McCarthy's trust in Capers carries on

Mike McCarthy thinks Dom Capers has the hardest job on his coaching staff.

Not because a segment -- even if it's a small but vocal one -- of Green Bay Packers' fans love to gripe about the veteran defensive coordinator's scheme and play calling.

"Well, I'm really not aware [of that] at the level obviously that you are," McCarthy told reporters Wednesday during the NFC coaches breakfast at the NFL annual meetings in Orlando, Fla.

No, the Packers coach thinks Capers' job is difficult for other reasons.

"Dom Capers has the toughest job on our staff; I can tell you that from experience," McCarthy said. "Anytime you're a coordinator for a head coach that is predominantly on the other side of the ball, there's a lot of responsibility there. His responsibility with his assistant coaches is a lot higher than with the offensive coordinator, and obviously his background of being a head coach was a big part of why we went that direction. You know, he has a lot of responsibility, and I'm very in tune with the way he goes about it."

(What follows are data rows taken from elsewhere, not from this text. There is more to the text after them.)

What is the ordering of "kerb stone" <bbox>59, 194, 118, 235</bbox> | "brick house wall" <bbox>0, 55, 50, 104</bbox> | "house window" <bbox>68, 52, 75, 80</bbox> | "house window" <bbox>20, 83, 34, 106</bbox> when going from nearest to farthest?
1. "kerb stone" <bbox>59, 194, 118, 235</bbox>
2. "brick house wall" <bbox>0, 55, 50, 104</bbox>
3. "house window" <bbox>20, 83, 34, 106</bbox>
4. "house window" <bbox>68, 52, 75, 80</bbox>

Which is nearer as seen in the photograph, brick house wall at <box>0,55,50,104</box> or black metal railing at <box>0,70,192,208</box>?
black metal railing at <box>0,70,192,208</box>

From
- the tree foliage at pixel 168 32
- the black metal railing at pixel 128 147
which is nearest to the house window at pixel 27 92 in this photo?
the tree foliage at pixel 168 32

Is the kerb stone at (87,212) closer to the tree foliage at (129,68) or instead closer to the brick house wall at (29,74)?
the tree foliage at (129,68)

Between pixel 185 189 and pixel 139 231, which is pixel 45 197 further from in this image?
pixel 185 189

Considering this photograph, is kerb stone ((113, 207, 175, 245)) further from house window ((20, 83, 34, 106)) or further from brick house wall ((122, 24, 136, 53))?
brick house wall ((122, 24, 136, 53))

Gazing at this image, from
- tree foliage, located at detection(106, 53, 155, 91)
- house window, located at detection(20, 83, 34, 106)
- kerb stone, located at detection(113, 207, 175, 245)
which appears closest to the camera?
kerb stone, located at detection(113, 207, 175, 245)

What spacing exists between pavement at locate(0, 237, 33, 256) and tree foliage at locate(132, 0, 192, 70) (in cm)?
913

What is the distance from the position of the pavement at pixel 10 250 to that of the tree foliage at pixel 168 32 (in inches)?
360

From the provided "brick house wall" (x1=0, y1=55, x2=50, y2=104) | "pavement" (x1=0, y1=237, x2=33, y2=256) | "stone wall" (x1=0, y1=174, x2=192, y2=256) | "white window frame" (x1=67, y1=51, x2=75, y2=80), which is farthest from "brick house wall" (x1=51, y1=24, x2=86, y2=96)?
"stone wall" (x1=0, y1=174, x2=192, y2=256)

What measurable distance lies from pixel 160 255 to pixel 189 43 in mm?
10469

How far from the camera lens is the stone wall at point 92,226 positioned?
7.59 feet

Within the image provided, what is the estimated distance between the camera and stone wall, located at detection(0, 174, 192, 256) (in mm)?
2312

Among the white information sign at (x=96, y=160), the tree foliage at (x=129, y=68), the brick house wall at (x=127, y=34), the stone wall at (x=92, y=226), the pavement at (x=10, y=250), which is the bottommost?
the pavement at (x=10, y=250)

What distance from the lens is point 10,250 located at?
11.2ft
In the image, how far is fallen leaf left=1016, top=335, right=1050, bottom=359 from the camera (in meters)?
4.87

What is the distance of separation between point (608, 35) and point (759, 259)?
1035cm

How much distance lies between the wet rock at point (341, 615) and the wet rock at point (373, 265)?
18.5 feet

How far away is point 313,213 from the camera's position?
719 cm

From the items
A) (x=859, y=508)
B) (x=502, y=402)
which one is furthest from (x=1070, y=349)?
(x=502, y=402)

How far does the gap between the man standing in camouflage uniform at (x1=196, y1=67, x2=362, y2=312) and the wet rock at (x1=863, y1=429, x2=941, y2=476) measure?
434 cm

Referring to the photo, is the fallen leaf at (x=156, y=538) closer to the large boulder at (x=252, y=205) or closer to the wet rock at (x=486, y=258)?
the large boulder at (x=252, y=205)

Questioning Capers' future in Green Bay has become something of an annual rite ever since his defense finished last in the NFL in 2011, the season after the Packers won Super Bowl XLV. But McCarthy's support of the 63-year-old Capers, who is believed to be one of the highest-paid defensive coordinators in the NFL with an annual salary of around $2 million, has never wavered.

"He's definitely the right man for the job," McCarthy said.

Capers' defense rebounded to finish 11th in 2012 before plummeting to the bottom third of the league last season. In his first two seasons with the Packers (2009 and 2010), his defenses ranked second and fifth, respectively.

Capers said during an interview last month at the NFL scouting combine that the Packers' defense can get back to that level.

"Yeah, I always believe that," Capers said. "If you've been doing this as long as I have, you believe it. What we did the first year when we came in, I think it's just a matter of getting a group and figuring out what they can do the best and adapting what they do to what we do best."

That's what McCarthy and Capers have spent the better part of their offseason meeting time doing. McCarthy, who has admitted to taking on a larger role in the defense this offseason, characterized those initial meetings after the season as difficult.

"Our conversation was harder than other years, a lot of hard topics that we had to talk about," McCarthy said. "But as far as approach and belief and how we go about it, I never questioned the direction we were moving forward. So we spent the time, diligently, going over all the things we need to improve on, and I think we've made excellent steps so far with building our 2014 defense -- schematically and now with some player addition -- and I'm sure now the draft will bring even more pieces to the puzzle. I'm excited about a number of things that will change, and I know the players will be excited about it when they get back."